Cumhurbaşkanı ve AK Parti Genel Başkanı Recep Tayyip Erdoğan da geçtiğimiz Eylül ayında Kürt sorunu olmadığını ifade etmiş ve şöyle demişti: "Yok Kürt sorununu çözmektir, yok şudur, yok budur… Türkiye’de böyle bir sorun yok. Biz bu işi çoktan çözdük, aştık, bitirdik."
Var olmadığı iddia edilen mekan ve kişiler hakkında sorunlar olmadığını da belirtmek oldukça kolay bir siyasi söylem olsa da “ne sorunları çözüyor ne de sorunların durdurulmasına dönük bir işlem” olarak değerli görülebiliyor.
Aksine bu tarz söylemler, sorunların kronikleşmesine, var olanın inkarının getirmiş olduğu ötekileşmeye doğru olan bir yolu güçlendiriyor.
MHP ve AK Parti’nin geleneğe ve tarihe bakışında Osmanlı oldukça önemli bir görevi üstleniyor. Osmanlıya bağlı olmakla övünen bununla gurur duyan "yerli ve milli" söylemler üreten iktidar, Osmanlıya olan bağlılığını Kürdistan konusunda neden sürdürmüyor?
Osmanlı hükümdarlarından Kanuni Sultan Süleyman’ın Fransa Kralı Fransuva’ya gönderdiği mektuplarda geçen “Kürdistan’ı” da MHP ve AK Parti hangi topraklarda sanıyor merak ediyoruz!

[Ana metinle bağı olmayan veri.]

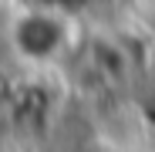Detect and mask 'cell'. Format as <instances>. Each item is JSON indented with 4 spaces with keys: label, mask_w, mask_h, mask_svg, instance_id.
Returning a JSON list of instances; mask_svg holds the SVG:
<instances>
[{
    "label": "cell",
    "mask_w": 155,
    "mask_h": 152,
    "mask_svg": "<svg viewBox=\"0 0 155 152\" xmlns=\"http://www.w3.org/2000/svg\"><path fill=\"white\" fill-rule=\"evenodd\" d=\"M17 47L24 51L27 58H51L54 51H61V41H64V31H61V24L54 17H47V14H27L20 24H17Z\"/></svg>",
    "instance_id": "obj_1"
}]
</instances>
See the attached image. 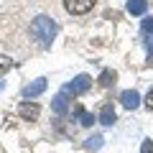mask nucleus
Here are the masks:
<instances>
[{
  "instance_id": "nucleus-8",
  "label": "nucleus",
  "mask_w": 153,
  "mask_h": 153,
  "mask_svg": "<svg viewBox=\"0 0 153 153\" xmlns=\"http://www.w3.org/2000/svg\"><path fill=\"white\" fill-rule=\"evenodd\" d=\"M51 107H54L56 115H64L66 110H69V100H66V92H59L54 97V102H51Z\"/></svg>"
},
{
  "instance_id": "nucleus-2",
  "label": "nucleus",
  "mask_w": 153,
  "mask_h": 153,
  "mask_svg": "<svg viewBox=\"0 0 153 153\" xmlns=\"http://www.w3.org/2000/svg\"><path fill=\"white\" fill-rule=\"evenodd\" d=\"M89 87H92V76L79 74V76H74V79H71V82L64 87V92H66V94H71V97H76V94H84Z\"/></svg>"
},
{
  "instance_id": "nucleus-13",
  "label": "nucleus",
  "mask_w": 153,
  "mask_h": 153,
  "mask_svg": "<svg viewBox=\"0 0 153 153\" xmlns=\"http://www.w3.org/2000/svg\"><path fill=\"white\" fill-rule=\"evenodd\" d=\"M10 66H13V59H10V56H3V54H0V76L5 74Z\"/></svg>"
},
{
  "instance_id": "nucleus-5",
  "label": "nucleus",
  "mask_w": 153,
  "mask_h": 153,
  "mask_svg": "<svg viewBox=\"0 0 153 153\" xmlns=\"http://www.w3.org/2000/svg\"><path fill=\"white\" fill-rule=\"evenodd\" d=\"M46 92V79L44 76H38L36 82H31V84H26V87H23V97H38V94H44Z\"/></svg>"
},
{
  "instance_id": "nucleus-14",
  "label": "nucleus",
  "mask_w": 153,
  "mask_h": 153,
  "mask_svg": "<svg viewBox=\"0 0 153 153\" xmlns=\"http://www.w3.org/2000/svg\"><path fill=\"white\" fill-rule=\"evenodd\" d=\"M143 33L153 36V18H143Z\"/></svg>"
},
{
  "instance_id": "nucleus-7",
  "label": "nucleus",
  "mask_w": 153,
  "mask_h": 153,
  "mask_svg": "<svg viewBox=\"0 0 153 153\" xmlns=\"http://www.w3.org/2000/svg\"><path fill=\"white\" fill-rule=\"evenodd\" d=\"M148 0H128V13L130 16H146Z\"/></svg>"
},
{
  "instance_id": "nucleus-11",
  "label": "nucleus",
  "mask_w": 153,
  "mask_h": 153,
  "mask_svg": "<svg viewBox=\"0 0 153 153\" xmlns=\"http://www.w3.org/2000/svg\"><path fill=\"white\" fill-rule=\"evenodd\" d=\"M115 79H117V74H115L112 69H105L102 74H100V79H97V82L102 84V87H110V84H115Z\"/></svg>"
},
{
  "instance_id": "nucleus-4",
  "label": "nucleus",
  "mask_w": 153,
  "mask_h": 153,
  "mask_svg": "<svg viewBox=\"0 0 153 153\" xmlns=\"http://www.w3.org/2000/svg\"><path fill=\"white\" fill-rule=\"evenodd\" d=\"M18 115H21L23 120L33 123V120H38V115H41V107H38L36 102H21V107H18Z\"/></svg>"
},
{
  "instance_id": "nucleus-3",
  "label": "nucleus",
  "mask_w": 153,
  "mask_h": 153,
  "mask_svg": "<svg viewBox=\"0 0 153 153\" xmlns=\"http://www.w3.org/2000/svg\"><path fill=\"white\" fill-rule=\"evenodd\" d=\"M94 3L97 0H64V8L71 16H84V13H89L94 8Z\"/></svg>"
},
{
  "instance_id": "nucleus-9",
  "label": "nucleus",
  "mask_w": 153,
  "mask_h": 153,
  "mask_svg": "<svg viewBox=\"0 0 153 153\" xmlns=\"http://www.w3.org/2000/svg\"><path fill=\"white\" fill-rule=\"evenodd\" d=\"M74 115H76V120H79V125H84V128H89V125L94 123V115L87 112L82 105H76V107H74Z\"/></svg>"
},
{
  "instance_id": "nucleus-12",
  "label": "nucleus",
  "mask_w": 153,
  "mask_h": 153,
  "mask_svg": "<svg viewBox=\"0 0 153 153\" xmlns=\"http://www.w3.org/2000/svg\"><path fill=\"white\" fill-rule=\"evenodd\" d=\"M102 143H105L102 135H92V138H87V140H84V148H89V151H97V148H102Z\"/></svg>"
},
{
  "instance_id": "nucleus-10",
  "label": "nucleus",
  "mask_w": 153,
  "mask_h": 153,
  "mask_svg": "<svg viewBox=\"0 0 153 153\" xmlns=\"http://www.w3.org/2000/svg\"><path fill=\"white\" fill-rule=\"evenodd\" d=\"M115 120H117V115H115V107H112V105H105V107L100 110V123L110 128Z\"/></svg>"
},
{
  "instance_id": "nucleus-6",
  "label": "nucleus",
  "mask_w": 153,
  "mask_h": 153,
  "mask_svg": "<svg viewBox=\"0 0 153 153\" xmlns=\"http://www.w3.org/2000/svg\"><path fill=\"white\" fill-rule=\"evenodd\" d=\"M120 102H123V107H128V110H135L138 105H140V94H138L135 89H125V92L120 94Z\"/></svg>"
},
{
  "instance_id": "nucleus-16",
  "label": "nucleus",
  "mask_w": 153,
  "mask_h": 153,
  "mask_svg": "<svg viewBox=\"0 0 153 153\" xmlns=\"http://www.w3.org/2000/svg\"><path fill=\"white\" fill-rule=\"evenodd\" d=\"M146 110L153 112V87H151V92H148V97H146Z\"/></svg>"
},
{
  "instance_id": "nucleus-1",
  "label": "nucleus",
  "mask_w": 153,
  "mask_h": 153,
  "mask_svg": "<svg viewBox=\"0 0 153 153\" xmlns=\"http://www.w3.org/2000/svg\"><path fill=\"white\" fill-rule=\"evenodd\" d=\"M59 33V26H56L54 18L49 16H38L36 21L31 23V36L33 41H38V46H51V41H54V36Z\"/></svg>"
},
{
  "instance_id": "nucleus-15",
  "label": "nucleus",
  "mask_w": 153,
  "mask_h": 153,
  "mask_svg": "<svg viewBox=\"0 0 153 153\" xmlns=\"http://www.w3.org/2000/svg\"><path fill=\"white\" fill-rule=\"evenodd\" d=\"M140 153H153V140L151 138H146V140L140 143Z\"/></svg>"
}]
</instances>
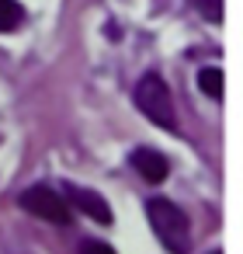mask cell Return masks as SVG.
<instances>
[{"label":"cell","instance_id":"6da1fadb","mask_svg":"<svg viewBox=\"0 0 243 254\" xmlns=\"http://www.w3.org/2000/svg\"><path fill=\"white\" fill-rule=\"evenodd\" d=\"M146 219L156 233V240L170 251V254H188L191 237H188V216L181 205H174L170 198H149L146 202Z\"/></svg>","mask_w":243,"mask_h":254},{"label":"cell","instance_id":"7a4b0ae2","mask_svg":"<svg viewBox=\"0 0 243 254\" xmlns=\"http://www.w3.org/2000/svg\"><path fill=\"white\" fill-rule=\"evenodd\" d=\"M136 108L149 119V122H156L160 129H167V132H177V112H174V98H170V87L163 84V77L160 73H146V77H139V84H136Z\"/></svg>","mask_w":243,"mask_h":254},{"label":"cell","instance_id":"3957f363","mask_svg":"<svg viewBox=\"0 0 243 254\" xmlns=\"http://www.w3.org/2000/svg\"><path fill=\"white\" fill-rule=\"evenodd\" d=\"M18 202H21L25 212H32V216H39V219H46V223L70 226V205H66V198H63L59 191L46 188V185H32V188H25Z\"/></svg>","mask_w":243,"mask_h":254},{"label":"cell","instance_id":"277c9868","mask_svg":"<svg viewBox=\"0 0 243 254\" xmlns=\"http://www.w3.org/2000/svg\"><path fill=\"white\" fill-rule=\"evenodd\" d=\"M129 164H132V167H136V174H139L143 181H149V185H160V181L170 174V160H167L163 153L149 150V146H139V150H132Z\"/></svg>","mask_w":243,"mask_h":254},{"label":"cell","instance_id":"5b68a950","mask_svg":"<svg viewBox=\"0 0 243 254\" xmlns=\"http://www.w3.org/2000/svg\"><path fill=\"white\" fill-rule=\"evenodd\" d=\"M66 198H70V205H77L84 216H91V219H97V223H111V209H108L104 195H97V191H91V188H80V185H66Z\"/></svg>","mask_w":243,"mask_h":254},{"label":"cell","instance_id":"8992f818","mask_svg":"<svg viewBox=\"0 0 243 254\" xmlns=\"http://www.w3.org/2000/svg\"><path fill=\"white\" fill-rule=\"evenodd\" d=\"M25 21V7L18 0H0V32H14Z\"/></svg>","mask_w":243,"mask_h":254},{"label":"cell","instance_id":"52a82bcc","mask_svg":"<svg viewBox=\"0 0 243 254\" xmlns=\"http://www.w3.org/2000/svg\"><path fill=\"white\" fill-rule=\"evenodd\" d=\"M198 87H201V94L222 101V70H219V66H205V70L198 73Z\"/></svg>","mask_w":243,"mask_h":254},{"label":"cell","instance_id":"ba28073f","mask_svg":"<svg viewBox=\"0 0 243 254\" xmlns=\"http://www.w3.org/2000/svg\"><path fill=\"white\" fill-rule=\"evenodd\" d=\"M205 21H222V0H191Z\"/></svg>","mask_w":243,"mask_h":254},{"label":"cell","instance_id":"9c48e42d","mask_svg":"<svg viewBox=\"0 0 243 254\" xmlns=\"http://www.w3.org/2000/svg\"><path fill=\"white\" fill-rule=\"evenodd\" d=\"M77 254H115V247H111V244H104V240L87 237V240H80V251H77Z\"/></svg>","mask_w":243,"mask_h":254},{"label":"cell","instance_id":"30bf717a","mask_svg":"<svg viewBox=\"0 0 243 254\" xmlns=\"http://www.w3.org/2000/svg\"><path fill=\"white\" fill-rule=\"evenodd\" d=\"M212 254H222V251H212Z\"/></svg>","mask_w":243,"mask_h":254}]
</instances>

Kanuni’nin 1526’da kaleme aldırdığı mektuplardan birinde: “Ben ki, sultanlar sultanı, hakanlar hakanı, hükümdarlara taç giydiren, Allah'ın yeryüzündeki gölgesi ve atalarımın fethettiği Akdeniz'in, Karadeniz'in, Rumeli'nin, Anadolu'nun, Karaman'ın, Rum'un , Dulkadiroğluları Vilayeti'nin, Diyarbakır'ın, Kürdistan'ın, Azerbaycan'ın, Acem'in, Şam'ın, Haleb'in, Mısır'ın, Mekke'nin, Medine'nin, Kudüs'ün, bütün Arap memleketlerinin, Yemen'in ve daha nice ülkelerin ki, büyük atalarımın Allah kabirlerini nurlu etsin karşı konulmaz kuvvetleriyle fethettikleri ve benim muhteşemliğimle de ateş saçan mızrağımın ve zafer getiren kılıcımın gücüyle fethettiğim nice memleketlerin sultanı ve padişahı olan Sultan Bayezid Han oğlu Sultan Selim Han oğlu Sulan Süleyman Han'ım…” ifadelerini kullanıyor ve Kürdistan coğrafyasının hakimi olduğundan övünüyordu. Bugün ise kendilerini ve partilerini onun torunları olarak lanse edenler “Kürdistan diye bir yer yoktur” demeyi marifetten sayıyor.